Cada segundo que pasaba, el Universo de este director se me hacía más placentero, me llamaba con más y más insistencia. Comprada la entrada de Pirineos Sur, allá, en el banco, recién se sentaban. Un saludo, quizás demasiado breve, me acercaba más y más a mi destino cinematográfico. Gustoso habría permanecido más tiempo; pero, hay momentos en que es mejor, aunque no se quiera, seguir caminando. Sé que pararé, que descansaré a la sombra del árbol, que podré disfrutar sentado en la piedra grisácea, ahí, sita en el campo. Mas aún es difícil, aún queda poder disfrutar del vuelo del ave, que, aunque lejano, produce hermosos sonidos mezclados al canto.
La cena, rápida.
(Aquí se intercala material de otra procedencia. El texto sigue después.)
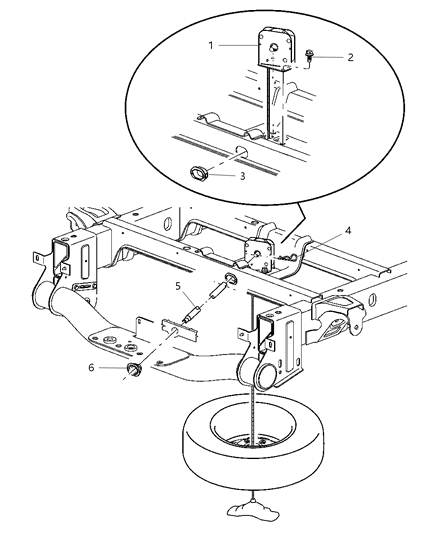 1
2
3
4
5
6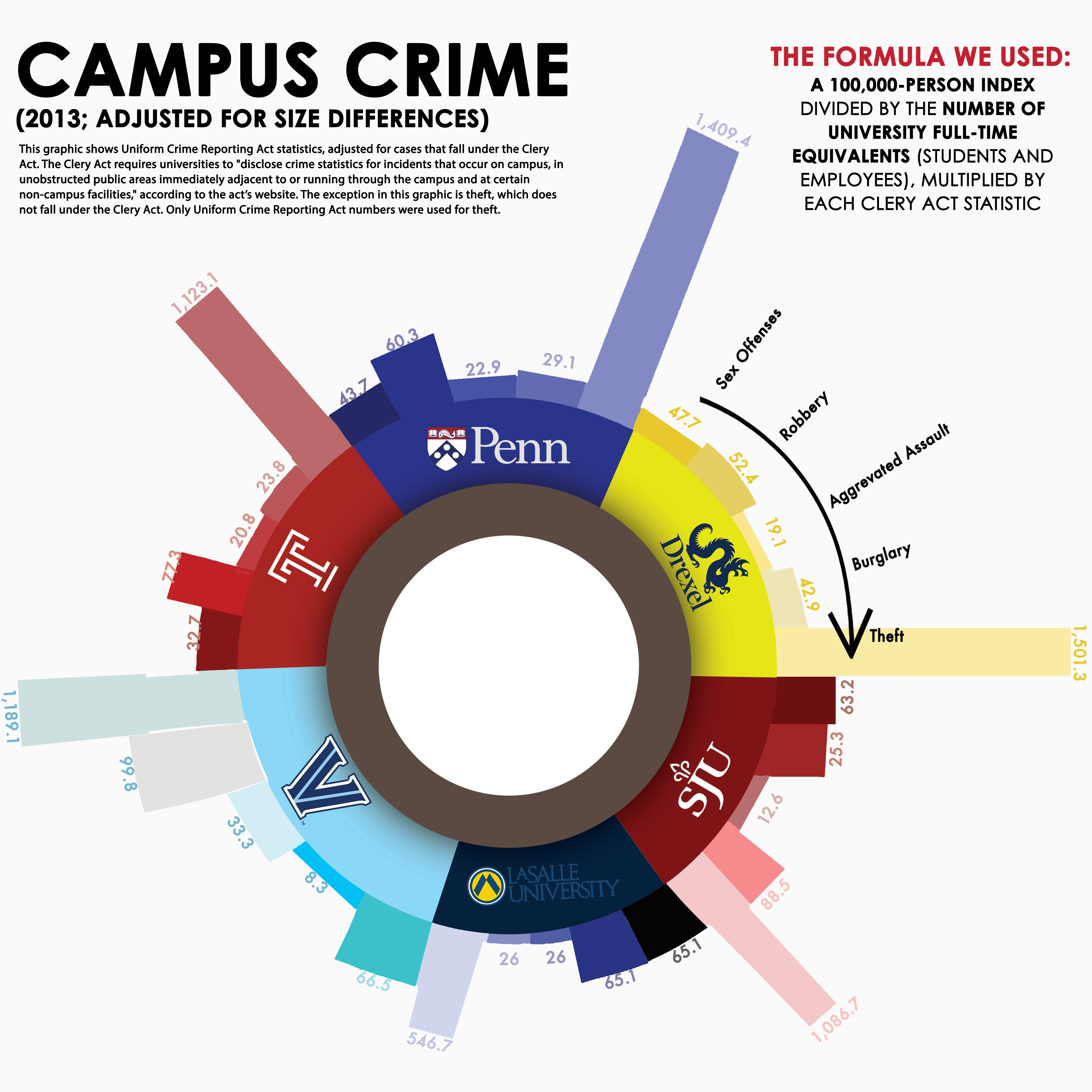 CAMPUS CRIME
(2013; ADJUSTED FOR SIZE DIFFERENCES)

This graphic shows Uniform Crime Reporting Act statistics, adjusted for cases that fall under the Clery Act. The Clery Act requires universities to "disclose crime statistics for incidents that occur on campus, in unobstructed public areas immediately adjacent to or running through the campus and at certain non-campus facilities," according to the act's website. The exception in this graphic is theft, which does not fall under the Clery Act. Only Uniform Crime Reporting Act numbers were used for theft.

THE FORMULA WE USED:
A 100,000-PERSON INDEX DIVIDED BY THE NUMBER OF UNIVERSITY FULL-TIME EQUIVALENTS (STUDENTS AND EMPLOYEES), MULTIPLIED BY EACH CLERY ACT STATISTIC

Sex Offenses
Robbery
Aggrevated Assault
Burglary
Theft

Penn
43.7
60.3
22.9
29.1
1,409.4

Drexel
47.7
52.4
19.1
42.9
1,501.3

SJU
63.2
25.3
12.6
88.5
1,086.7

LASALLE UNIVERSITY
65.1
65.1
26
26
546.7

V
66.5
8.3
33.3
99.8
1,189.1

T
32.7
77.3
20.8
23.8
1,123.1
Bergman me espera y son ya las doce pasadas. Sonata de Otoño se proyecta ante mis atentos ojos. La primera escena, me recuerda a Vermeer y quedo atrapado en su composición y su luz diáfana. Nada hace presagiar la intensidad que ofertará luego el film; bueno, quizás sí: la oscuridad en la que el pastor se dirige al espectador. La carta anuncia un esperado reencuentro entre madre e hija, y lo hace con ternura, cariño, con la ilusión que aporta el tiempo. Sin embargo, a medida que avanza el film, la ternura se convierte en ataque, el cariño en odio, la ilusión en venganza.
Con una fotografía impresionante (el “primer plano” de la hija detrás de la madre, ocupando sus dos rostros la totalidad de la pantalla es brutal), se establece un diálogo, un auténtico duelo, en que el pasado renace con todas sus fuerzas para arrastrar ferozmente los sentimientos guardados. Y así, Bergman nos conduce a una inconmensurable tensión quedamente apaciguada por su harmoniosa composición y su acertada cadencia narrativa. Al final, la redención, sobre un fondo blanco purificador.